For our week six homework, we are going to be practicing the skills we learned with ggplot during class. You will be happy to know that we are going to be using a brand new data set called gapminder. This data set is looking at statistics for a few different counties including population, GDP per capita, and life expentancy. Download the data using the code below. Remember, this code is looking for a folder called data to put the .csv in, so make sure you have a folder named data, or modify the code to the correct folder name.

library(tidyverse)

gapminder <- read_csv("https://gge-ucd.github.io/R-DAVIS/data/gapminder.csv") #ONLY change the "data" part of this path if necessary

## Parsed with column specification:
## cols(
##   country = col_character(),
##   year = col_double(),
##   pop = col_double(),
##   continent = col_character(),
##   lifeExp = col_double(),
##   gdpPercap = col_double()
## )

Problem 1.

First calculates mean life expectancy on each continent. Then create a plot that shows how life expectancy has changed over time in each continent. Try to do this all in one step using pipes! (aka, try not to create intermediate dataframes)

Problem 2.

Look at the following code and answer the following questions. What do you think the scale_x_log10() line of code is achieving? What about the geom_smooth() line of code?

Challenge! Modify the above code to size the points in proportion to the population of the country. Hint: Are you translating data to a visual feature of the plot?

Hint: There’s no cost to tinkering! Try some code out and see what happens with or without particular elements.

ggplot(gapminder, aes(x = gdpPercap, y = lifeExp)) +
    geom_point(aes(color = continent), size = .25) + 
    scale_x_log10() +
    geom_smooth(method = 'lm', color = 'black', linetype = 'dashed') +
    theme_bw()

## `geom_smooth()` using formula 'y ~ x'

Problem 3

Create a boxplot that shows the life expectency for Brazil, China, El Salvador, Niger, and the United States, with the data points in the backgroud using geom_jitter. Label the X and Y axis with “Country” and “Life Expectancy” and title the plot “Life Expectancy of Five Countries”.

DO NOT OPEN until you are ready to see the answers!

library(tidyverse)

== Your assignment ==
Using the gapminder homework excerpt, list every column name given in its parsed column specification. Rely solely on the gapminder homework excerpt, not on the data that comes after it.

== Supplied data ==
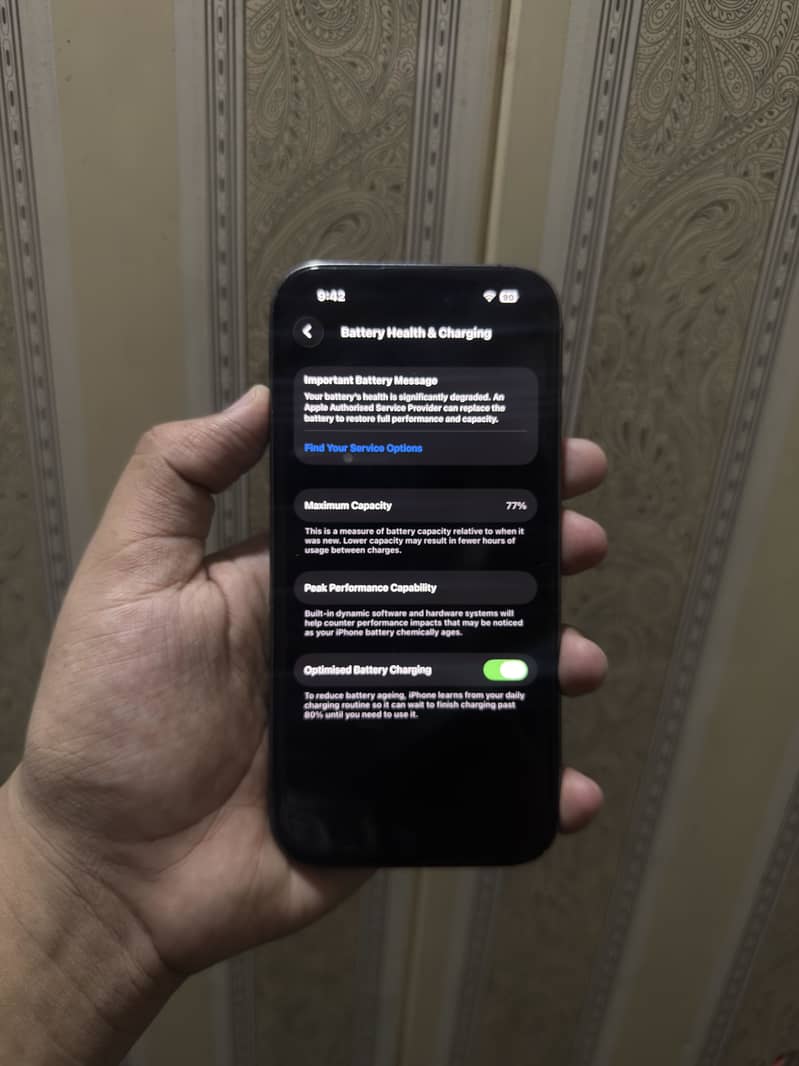 Apple iPhone 14 Pro 2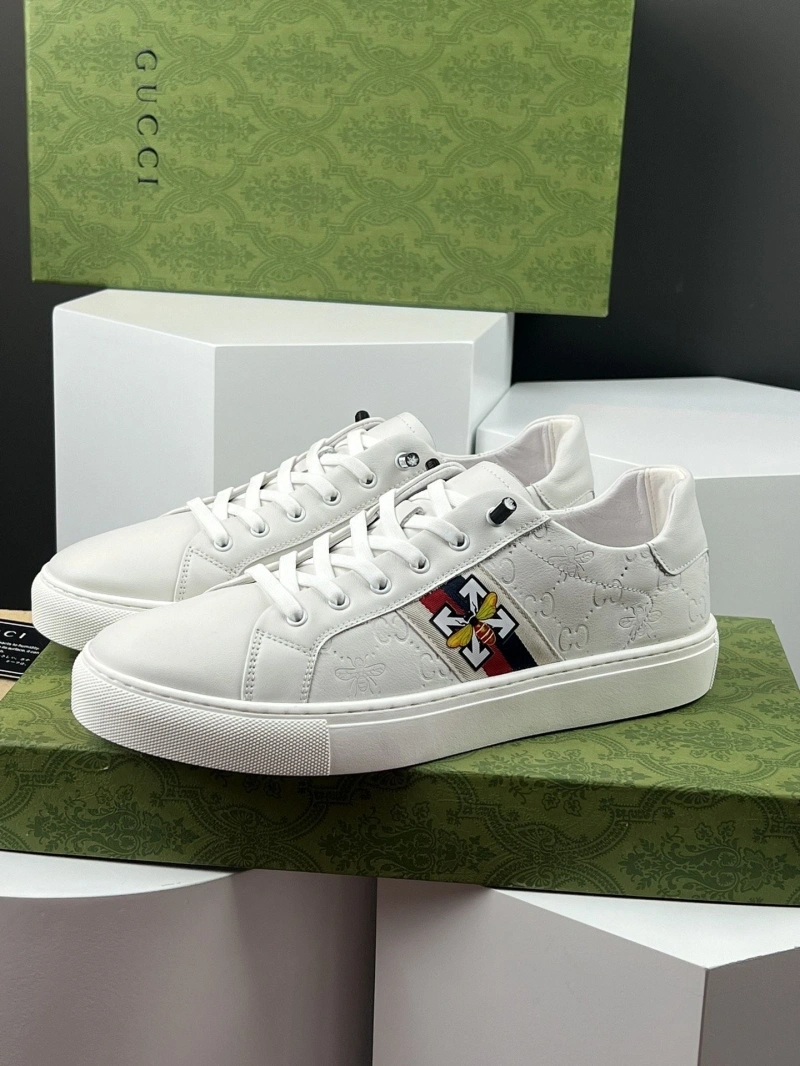 Gxccx Casual Shoes Versatile 160862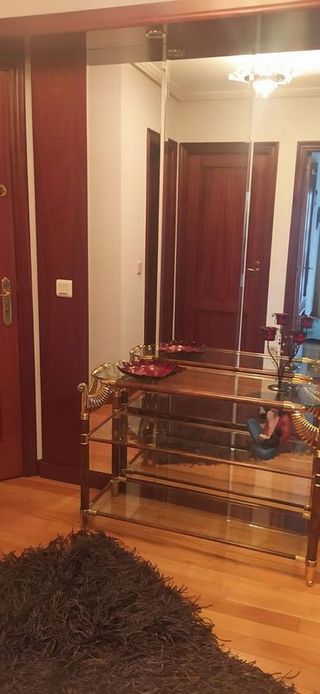 Piso en alquiler en Entrambasaguas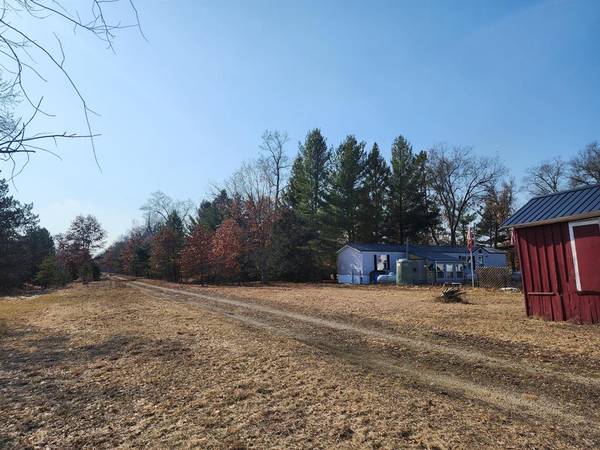 Lot A2 W 10 1/2 Mile Road, Eden Twp, MI 49644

== Exercise output ==
country, year, pop, continent, lifeExp, gdpPercap